At 11:30am local time on Wednesday, January 7th, two hooded gunmen stormed into the offices of Charlie Hebdo, a French satirical newspaper, gunning down 12 and injuring two.  Among the dead are cartoonists Jean Cabut, Bernard Verlhac, Georges Wolinski, and Stephane Charbonnier, the chief editor of Charlie Hebdo, as well as French economist Bernard Maris and two police officers assigned to protect the satirist and editor.

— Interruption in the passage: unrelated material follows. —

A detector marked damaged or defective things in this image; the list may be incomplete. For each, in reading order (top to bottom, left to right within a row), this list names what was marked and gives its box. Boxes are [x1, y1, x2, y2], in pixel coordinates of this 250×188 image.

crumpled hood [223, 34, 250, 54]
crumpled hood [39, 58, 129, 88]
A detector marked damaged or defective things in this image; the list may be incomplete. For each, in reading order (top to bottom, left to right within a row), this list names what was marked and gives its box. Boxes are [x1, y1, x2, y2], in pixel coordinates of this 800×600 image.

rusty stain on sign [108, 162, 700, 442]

ISIL terror outfit using American arms destined for moderate Syrian ...
ISIS – A Global Threat –  Source:

The French National Police have identified the suspects to be brothers Cherif and Said Kouachi, and have apprehended an 18-year-old suspect who surrendered to the police.  Authorities are still unsure if the shooters were acting alone or if they were carrying out the orders of a larger organization.  With an estimated 1000 Frenchmen having either returned or currently returning from fighting for the Islamic State, the latter is certainly a possibility.

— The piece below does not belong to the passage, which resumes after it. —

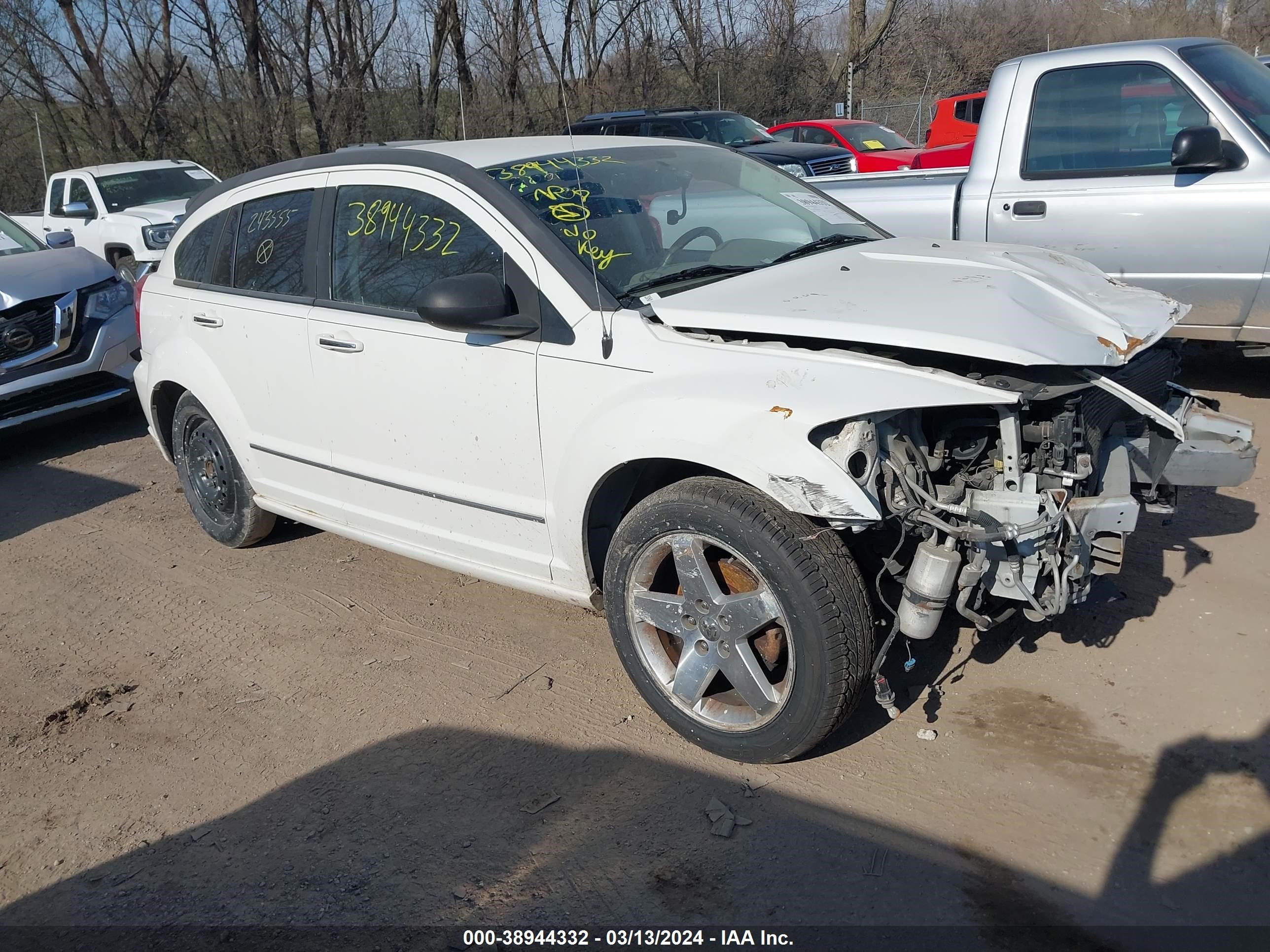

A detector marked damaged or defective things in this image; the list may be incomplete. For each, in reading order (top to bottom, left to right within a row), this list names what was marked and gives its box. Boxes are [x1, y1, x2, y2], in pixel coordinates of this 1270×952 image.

The shooters were heavily armed, wielding AK-47s.  After entering the second-floor newsroom and shooting the journalists while they were in a meeting, the two men fled in a black Citeron.  While fleeing, they crashed into another car, and made their escape by commandeering a bystander’s vehicle.  As the shooters were running through the streets, they were heard yelling, “Allahu Akbar” and “The Prophet is avenged.”  The French police have organized a massive manhunt, and President Francois Hollande stated, “…We have to protect all public places” in order to prevent any further attacks on French soil.

This is not the first attack that has been carried out against the newspaper.  In November 2011, the office was firebombed and hacked.  The attack was in response to an edition of Charlie Hebdo entitled “Charia Hebdo,” which listed the Prophet Muhammad as editor-in-chief.  Recently, officers had been assigned to protect the office as a result of previous threats against Charbonnier.

Earlier, in 2006, Charlie Hebdo came under fire for reprinting twelve cartoons depicting the Prophet Muhammad, originally produced by Dutch satirical newspaper Jyllands-Posten, under a cover image of a bawling Muhammad saying, “it’s hard being loved by jerks.”  The French newspaper then became wrapped up in several lawsuits from Islamic groups under the accusation that Charlie Hebdo had published the cartoons in an attempt to purposefully incite hatred against Muslims .

This shooting is the deadliest attack that has occurred in France in over 50 years. As expected,  the French public is outraged at the actions of the extremists.  President Hollande has declared a day of mourning along with a moment of silence at noon, and thousands held a silent vigil in the Place de la Republique in Paris for the victims, holding signs saying, “je suis Charlie,” meaning “I am Charlie,” a hashtag that was trending on Twitter.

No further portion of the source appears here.